§ **Selected extract**
::::
Struggling Molina Healthcare Inc. reported Thursday that profit for the third quarter fell 58% because of an unforeseen increase in medical costs.
Still, in what was seen as a positive sign, the Long Beach-based health maintenance organization raised its earnings estimate for the year. After the earnings announcement, Molina shares rose 6.5% to $23.54 in after-hours trading.
The profit decline came on the heels of a loss in the second quarter. In late July, Molina warned investors that it would report weaker-than-expected results during the third quarter and cut its earnings forecast for 2005 by 70%, causing its shares, which had been trading around $45, to plummet 43% in one day.
Molina -- one of the nation's largest HMOs specializing in contracts with Medicaid, known as Medi-Cal in California -- has blamed its weak performance this year on higher hospital costs because of new membership in areas with unfavorable hospital contracts. A higher number of catastrophic cases costing more than $100,000 also contributed.
Molina executives say they are working to renegotiate contracts with hospitals and doctors and to predict healthcare costs better.
"Although the third quarter was profitable, our results do not reflect the true potential of our company. It is clear we have work to do, and we are making progress," said Chief Executive Dr. J. Mario Molina, son of the company founder, in a statement. "However, as our results for this quarter reflect, there are no quick fixes."
For the quarter, Molina reported a profit of $6.8 million, or 24 cents a share, compared with $16.4 million, or 59 cents, a year earlier, beating analysts' expectations of 18 cents a share. Revenue rose 29% to $425.7 million
For the year, Molina raised its earnings forecast to a range of 75 cents to 82 cents a share from its previous predictions of 73 cents to 80 cents a share.
Before the earnings announcement, Molina's shares rose 45 cents to $22.10.
::::
§ **Data records**

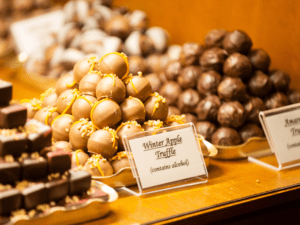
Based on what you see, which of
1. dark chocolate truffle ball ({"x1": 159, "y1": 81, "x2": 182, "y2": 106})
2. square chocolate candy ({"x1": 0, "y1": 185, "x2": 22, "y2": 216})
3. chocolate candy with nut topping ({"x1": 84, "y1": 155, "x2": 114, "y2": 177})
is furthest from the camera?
dark chocolate truffle ball ({"x1": 159, "y1": 81, "x2": 182, "y2": 106})

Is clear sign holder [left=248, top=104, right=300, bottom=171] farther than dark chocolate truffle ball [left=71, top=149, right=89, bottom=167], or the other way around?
clear sign holder [left=248, top=104, right=300, bottom=171]

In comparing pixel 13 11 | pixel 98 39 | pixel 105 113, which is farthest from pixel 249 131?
pixel 13 11

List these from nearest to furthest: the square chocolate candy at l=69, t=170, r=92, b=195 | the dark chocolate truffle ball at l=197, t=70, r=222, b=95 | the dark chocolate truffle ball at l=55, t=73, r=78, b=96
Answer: the square chocolate candy at l=69, t=170, r=92, b=195
the dark chocolate truffle ball at l=55, t=73, r=78, b=96
the dark chocolate truffle ball at l=197, t=70, r=222, b=95

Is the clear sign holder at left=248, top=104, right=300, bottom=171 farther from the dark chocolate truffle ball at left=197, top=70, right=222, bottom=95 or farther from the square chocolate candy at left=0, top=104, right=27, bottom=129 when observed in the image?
the square chocolate candy at left=0, top=104, right=27, bottom=129

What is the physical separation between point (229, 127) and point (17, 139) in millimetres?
925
::::
§ **Things to do**
[1] According to the Molina Healthcare article, by what percentage did the company's third-quarter profit fall?
[2] Set down, word for word, the stretch of the Molina Healthcare article from "Struggling Molina Healthcare" through "in after-hours trading.".

§ **Answer list**
[1] It fell 58%.

[2]
Struggling Molina Healthcare Inc. reported Thursday that profit for the third quarter fell 58% because of an unforeseen increase in medical costs.
Still, in what was seen as a positive sign, the Long Beach-based health maintenance organization raised its earnings estimate for the year. After the earnings announcement, Molina shares rose 6.5% to $23.54 in after-hours trading.